Le gouvernement a également promis un geste en direction des retraités modestes, pour permettre à 300.000 d’entre eux de bénéficier du taux réduit de CSG.

Des dépenses en hausse

Des moyens vont être dégagés pour financer les grands plans annoncés ces derniers mois. La réforme du système de santé se traduira ainsi par une rallonge de 400 millions d’euros pour l’Assurance maladie.

Promesse phare du candidat Macron, «le reste à charge zéro», c’est-à-dire le remboursement intégral par la Sécu et les complémentaires de certaines lunettes, prothèses dentaires et auditives, sera également inscrit dans le projet de budget, pour une mise en œuvre progressive jusqu’en 2021.

L’exécutif a par ailleurs garanti aux laboratoires pharmaceutiques une hausse d’au mois 1 % des dépenses remboursées sur le médicament, soit environ 200 millions d’euros.

Dans les établissements d’hébergement pour personnes âgées dépendantes (Ehpad), le gouvernement a promis « de renforcer plus rapidement la présence de personnel soignant », de financer des postes d’infirmier de nuit ou encore des actions de prévention.

Minima sociaux en hausse

Les revalorisations promises lors de la présidentielle par Emmanuel Macron vont se poursuivre. L’allocation de solidarité aux personnes âgées (Aspa, ou « minimum vieillesse ») doit ainsi passer de 833 à 868 euros par mois au 1er janvier.

L’allocation aux adultes handicapés (AAH), qui doit déjà augmenter de 819 à 860 euros le 1er novembre 2018, sera portée à 900 euros par mois fin 2019.

Le PLFSS inclura également une hausse de la prime d’activité, dans des conditions à déterminer.

Par ailleurs, la couverture maladie universelle complémentaire (CMU-C) sera étendue aux bénéficiaires de l’aide au paiement d’une complémentaire santé (ACS), pour améliorer le remboursement des soins de 1,4 million de Français.

Un congé maternité étendu pour les indépendantes

Les travailleuses indépendantes, cheffes d’entreprises et agricultrices pourront bénéficier en 2019 d’un congé maternité aussi long que celui des salariées.

Les quelque 20.000 femmes concernées chaque année devront à l’avenir prendre au minimum huit semaines de congé maternité (contre un peu plus de six à l’heure actuelle) et pourront en prendre au maximum 16 (au lieu de presque 11). Coût potentiel de la mesure : 37 millions d’euros par an, selon un rapport parlementaire.

Quelques économies

Les pensions de retraite versées par l’Assurance vieillesse et les allocations familiales ne seront revalorisées que de 0,3 % en 2019 et 2020, soit bien en deçà de l’inflation.

De lourds efforts seront à nouveau demandés au secteur de la santé, malgré un objectif de dépenses (Ondam) relevé de 2,3 % à 2,5 % afin de financer la réforme du système de santé, soit une rallonge de 400 millions d’euros.

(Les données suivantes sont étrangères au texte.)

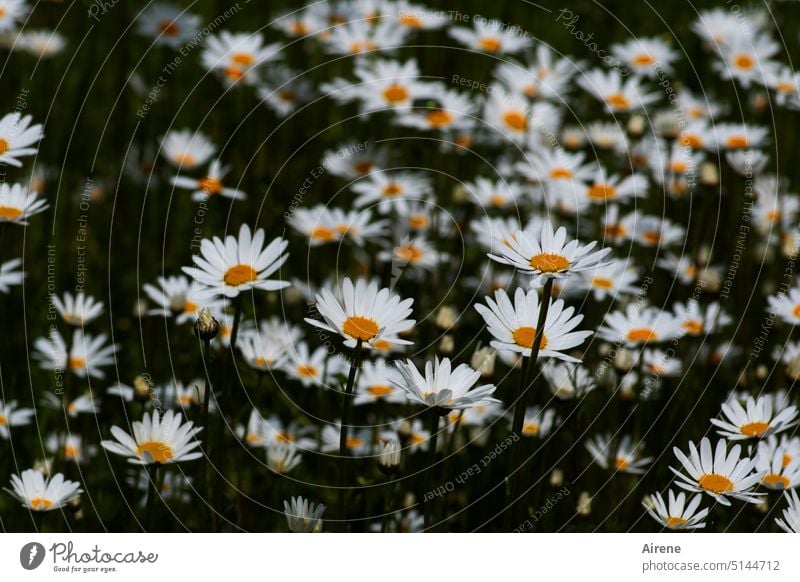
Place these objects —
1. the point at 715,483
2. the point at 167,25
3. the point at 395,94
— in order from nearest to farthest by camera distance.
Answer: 1. the point at 715,483
2. the point at 395,94
3. the point at 167,25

L’Assurance maladie devra ainsi réaliser 3,8 milliards d’euros d’économies en 2019 pour respecter les objectifs budgétaires du gouvernement, un montant un peu moins important que l’effort de 4,2 milliards d’euros demandé en 2018, selon un avis du Haut Conseil des finances publiques (HCFP) publié lundi.

L’Assurance maladie a déjà indiqué fin juin qu’elle visait 2 milliards d’euros d’économies en 2019 (hors négociations sur les prix des produits de santé avec les industriels), en réduisant les durées d’hospitalisation, en luttant contre la fraude et en misant sur la pertinence des soins (prescriptions de transports, de médicaments, etc.).

Reste à voir dans quelle mesure les établissements de santé seront sollicités, Emmanuel Macron ayant affirmé qu’il n’y aurait « pas d’économies sur l’hôpital dans ce quinquennat ».